Oct. 23rd, 2008

mutedtempest: (damn)
but it really bothers me.

The other day I received the following message on Tibette Central, where I post most of my Danish stories:

"It me again...I sent you a PM months ago since I love your stories specially "YOU" but I have been checking this site almost everyday but but you aren't updating the story anymore. Have you given up the story? I hope not..I'm a bit sad since few are writing danish stories. I've been sending PMs to other danish writers begging them to write more. Please mutedtempest don't give up the story...."

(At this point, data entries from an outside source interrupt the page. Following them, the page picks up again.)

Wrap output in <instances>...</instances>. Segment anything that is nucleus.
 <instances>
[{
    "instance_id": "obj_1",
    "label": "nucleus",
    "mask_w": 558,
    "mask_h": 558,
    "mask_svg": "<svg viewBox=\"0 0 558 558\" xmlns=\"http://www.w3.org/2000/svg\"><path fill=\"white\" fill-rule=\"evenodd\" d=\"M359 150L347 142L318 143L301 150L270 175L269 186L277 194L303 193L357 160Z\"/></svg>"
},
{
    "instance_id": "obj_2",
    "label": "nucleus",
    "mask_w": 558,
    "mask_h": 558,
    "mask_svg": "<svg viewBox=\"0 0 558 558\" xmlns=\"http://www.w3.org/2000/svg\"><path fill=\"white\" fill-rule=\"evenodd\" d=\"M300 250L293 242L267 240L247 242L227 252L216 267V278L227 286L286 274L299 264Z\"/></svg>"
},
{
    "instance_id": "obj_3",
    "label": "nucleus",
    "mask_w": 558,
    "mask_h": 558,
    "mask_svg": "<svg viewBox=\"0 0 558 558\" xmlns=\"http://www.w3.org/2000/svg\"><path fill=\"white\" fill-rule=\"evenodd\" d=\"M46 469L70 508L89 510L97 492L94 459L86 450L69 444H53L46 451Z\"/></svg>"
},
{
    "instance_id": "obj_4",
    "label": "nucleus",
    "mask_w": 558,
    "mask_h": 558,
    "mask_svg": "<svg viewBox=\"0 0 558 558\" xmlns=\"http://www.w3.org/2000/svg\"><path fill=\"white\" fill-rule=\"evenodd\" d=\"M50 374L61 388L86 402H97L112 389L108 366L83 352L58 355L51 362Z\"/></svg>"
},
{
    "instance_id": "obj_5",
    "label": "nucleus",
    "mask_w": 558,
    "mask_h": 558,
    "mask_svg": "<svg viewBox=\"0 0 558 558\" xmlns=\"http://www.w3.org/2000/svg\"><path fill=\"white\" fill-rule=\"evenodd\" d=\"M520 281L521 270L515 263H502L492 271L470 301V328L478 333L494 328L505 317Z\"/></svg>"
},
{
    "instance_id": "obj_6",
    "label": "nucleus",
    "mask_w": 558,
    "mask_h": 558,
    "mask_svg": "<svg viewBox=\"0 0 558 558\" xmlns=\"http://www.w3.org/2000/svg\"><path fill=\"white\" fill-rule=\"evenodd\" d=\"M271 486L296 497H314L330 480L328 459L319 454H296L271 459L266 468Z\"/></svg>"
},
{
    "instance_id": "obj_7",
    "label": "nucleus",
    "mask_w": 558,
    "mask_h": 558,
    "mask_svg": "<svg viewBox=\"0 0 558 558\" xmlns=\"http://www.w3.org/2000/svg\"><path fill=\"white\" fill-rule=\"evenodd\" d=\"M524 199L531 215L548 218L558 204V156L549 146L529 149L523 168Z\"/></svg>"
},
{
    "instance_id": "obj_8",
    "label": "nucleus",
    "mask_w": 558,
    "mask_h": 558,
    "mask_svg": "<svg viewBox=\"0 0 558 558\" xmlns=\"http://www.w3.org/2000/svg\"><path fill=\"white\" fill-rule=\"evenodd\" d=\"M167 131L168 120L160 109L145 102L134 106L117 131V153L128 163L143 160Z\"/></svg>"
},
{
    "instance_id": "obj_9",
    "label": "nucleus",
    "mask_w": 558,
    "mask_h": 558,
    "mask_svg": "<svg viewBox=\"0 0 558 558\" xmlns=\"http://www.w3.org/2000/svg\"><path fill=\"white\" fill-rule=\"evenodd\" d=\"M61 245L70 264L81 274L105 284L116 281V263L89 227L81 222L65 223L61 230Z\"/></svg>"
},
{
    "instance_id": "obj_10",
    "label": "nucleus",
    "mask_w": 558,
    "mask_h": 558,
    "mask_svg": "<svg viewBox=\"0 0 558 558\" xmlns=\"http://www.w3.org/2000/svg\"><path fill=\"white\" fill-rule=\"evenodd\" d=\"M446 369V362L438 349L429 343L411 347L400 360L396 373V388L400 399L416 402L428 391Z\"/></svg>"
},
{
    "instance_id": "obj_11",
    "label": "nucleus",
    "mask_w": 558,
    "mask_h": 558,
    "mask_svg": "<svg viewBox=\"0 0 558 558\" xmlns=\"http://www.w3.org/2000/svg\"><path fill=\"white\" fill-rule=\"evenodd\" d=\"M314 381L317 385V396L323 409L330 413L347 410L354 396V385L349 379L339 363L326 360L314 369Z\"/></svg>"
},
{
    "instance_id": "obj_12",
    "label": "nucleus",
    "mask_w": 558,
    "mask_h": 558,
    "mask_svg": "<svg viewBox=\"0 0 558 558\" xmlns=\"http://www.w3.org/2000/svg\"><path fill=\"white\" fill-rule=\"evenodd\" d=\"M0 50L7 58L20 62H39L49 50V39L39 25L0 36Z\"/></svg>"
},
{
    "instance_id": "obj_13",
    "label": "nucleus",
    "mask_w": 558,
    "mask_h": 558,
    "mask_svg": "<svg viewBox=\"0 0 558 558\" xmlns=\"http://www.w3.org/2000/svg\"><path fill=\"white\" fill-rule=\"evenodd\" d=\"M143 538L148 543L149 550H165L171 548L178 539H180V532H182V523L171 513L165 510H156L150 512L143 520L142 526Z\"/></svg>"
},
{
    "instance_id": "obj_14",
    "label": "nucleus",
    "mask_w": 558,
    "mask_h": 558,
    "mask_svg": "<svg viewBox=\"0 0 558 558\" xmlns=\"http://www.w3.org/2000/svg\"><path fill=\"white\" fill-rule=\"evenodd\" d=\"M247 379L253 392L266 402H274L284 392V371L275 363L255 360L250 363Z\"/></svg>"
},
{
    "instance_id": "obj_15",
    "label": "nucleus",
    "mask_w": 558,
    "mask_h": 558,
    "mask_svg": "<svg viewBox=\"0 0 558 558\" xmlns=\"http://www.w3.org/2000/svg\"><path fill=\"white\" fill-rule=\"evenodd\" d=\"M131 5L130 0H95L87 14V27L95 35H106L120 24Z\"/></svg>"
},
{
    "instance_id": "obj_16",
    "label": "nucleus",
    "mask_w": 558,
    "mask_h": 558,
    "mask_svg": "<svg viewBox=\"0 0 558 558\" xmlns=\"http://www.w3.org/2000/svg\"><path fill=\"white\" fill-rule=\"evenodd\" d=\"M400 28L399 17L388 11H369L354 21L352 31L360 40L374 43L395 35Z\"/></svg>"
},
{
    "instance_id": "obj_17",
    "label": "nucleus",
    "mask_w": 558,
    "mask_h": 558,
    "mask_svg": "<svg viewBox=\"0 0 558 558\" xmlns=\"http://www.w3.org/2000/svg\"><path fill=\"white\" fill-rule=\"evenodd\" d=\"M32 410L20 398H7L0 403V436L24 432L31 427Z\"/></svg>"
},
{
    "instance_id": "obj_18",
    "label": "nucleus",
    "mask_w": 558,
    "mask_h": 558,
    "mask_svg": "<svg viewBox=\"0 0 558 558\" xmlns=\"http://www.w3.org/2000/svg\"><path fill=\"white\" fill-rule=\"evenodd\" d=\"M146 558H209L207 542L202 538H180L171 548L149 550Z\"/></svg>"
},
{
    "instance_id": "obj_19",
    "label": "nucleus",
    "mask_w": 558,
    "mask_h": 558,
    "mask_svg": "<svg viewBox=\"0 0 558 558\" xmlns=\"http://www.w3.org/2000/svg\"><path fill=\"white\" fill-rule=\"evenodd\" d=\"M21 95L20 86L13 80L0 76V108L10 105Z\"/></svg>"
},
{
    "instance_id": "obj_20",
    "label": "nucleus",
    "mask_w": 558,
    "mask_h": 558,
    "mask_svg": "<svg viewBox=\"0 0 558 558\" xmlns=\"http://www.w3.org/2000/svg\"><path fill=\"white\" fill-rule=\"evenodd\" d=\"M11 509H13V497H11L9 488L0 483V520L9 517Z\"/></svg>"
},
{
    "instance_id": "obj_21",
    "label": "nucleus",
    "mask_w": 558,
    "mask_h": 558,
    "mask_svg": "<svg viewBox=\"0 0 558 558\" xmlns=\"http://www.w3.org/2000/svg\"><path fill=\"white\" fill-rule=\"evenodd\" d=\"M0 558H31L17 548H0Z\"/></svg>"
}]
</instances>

Now to me, this is very rude and borders on offensive. For one thing, that story is 68 fucking chapters and I was doing close to one post a week (if not more) for nearly two years. I just moved across the Atlantic and on top of that my fucking computer died and I've been pretty ill and trying to focus on my schooling. So I haven't posted an update in more than a month, but fucking shit. I updated far more regularly than most of the authors on that site. Am I not allowed to have a life?

This is what I hate most about fanfic. Aside from one story, I have never been compensated for my writing. Therefore, I do it of my own free will and on my own time. And no matter how much I post, it's never enough. Don't get me wrong, I truly appreciate the feedback and it's nice to know that people like it, but to me, this is a hobby. It's not my damn job (anymore), and You never was to begin with. I should never have demands placed on me to update.

Aside from that, Dana has been dead on the show for a long time. That's probably the reason there aren't many Danish stories. I loved Dana and Alice together, but come on. AU fics are great but honestly I would hope that people could learn to let go. I'm completely burnt out on Danish. They COULD have been great, but they never made an effort to fix any of their issues, and the damn thing was doomed before it began.

I'm not giving up the story, but I simply cannot write ten pages or more of it every week. I have other things that I need to do, and after almost 70 chapters I have other things that I WANT to do. I'd much rather focus on a relationship on that show that has promise rather than one that's been dead for three years now. If I even continue writing at all. I'm fucking tired, and I've written a hell of a lot.

I will get through season 5 and I'll probably do season 6, if I feel it should be done. But honestly, after 512, I might very well just stop. I just really hate feeling pressured and that's all I ever feel on that site.